* [Tarefas e exercícios]
[a] Segundo o trecho sobre plataformas livres, por que existem hoje diversas plataformas livres e abertas voltadas à criação de redes sociais temáticas e autogeridas?
[b] Reescreva por completo todas as linhas dos registros, sem omitir nenhuma. Desloque em -77 cada número das coordenadas que aparecem nas respostas e mantenha inalterado o resto do texto.

* [Seleção]

----------

Nos dias de hoje, até como resposta às crises que emergiram entre as redes sociais corporativas em anos recentes, existem diversas plataformas livres e abertas que propõem-se à criação de redes sociais temáticas e autogeridas e acabam incorporando alguns dos elementos citados acima. Exemplos dessa construção são Lorea, Pump.io, Diaspora, Friendica/Rede Matrix, Corais, Kune, Noosfero, entre muitas outras. Também plataformas abertas já estabelecidas e amplamente utilizadas como Drupal e Elgg são utilizadas cotidianamente para cumprir a função de comunicação em um sentido amplo. A plataforma CulturaDigital.Br poderia apropriadamente adotar alguma destas tecnologias para criar novas possibilidades, e com este movimento também colaborar para o desenvolvimento das próprias tecnologias.

----------

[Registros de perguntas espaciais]
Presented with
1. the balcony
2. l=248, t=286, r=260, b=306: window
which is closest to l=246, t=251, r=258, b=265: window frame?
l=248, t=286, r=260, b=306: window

----------

* [Soluções por tarefa]
[a] Elas existem, em parte, como resposta às crises que emergiram entre as redes sociais corporativas em anos recentes.

[b]
Presented with
1. the balcony
2. l=248, t=286, r=260, b=306: window
which is closest to l=246, t=251, r=258, b=265: window frame?
l=171, t=209, r=183, b=229: window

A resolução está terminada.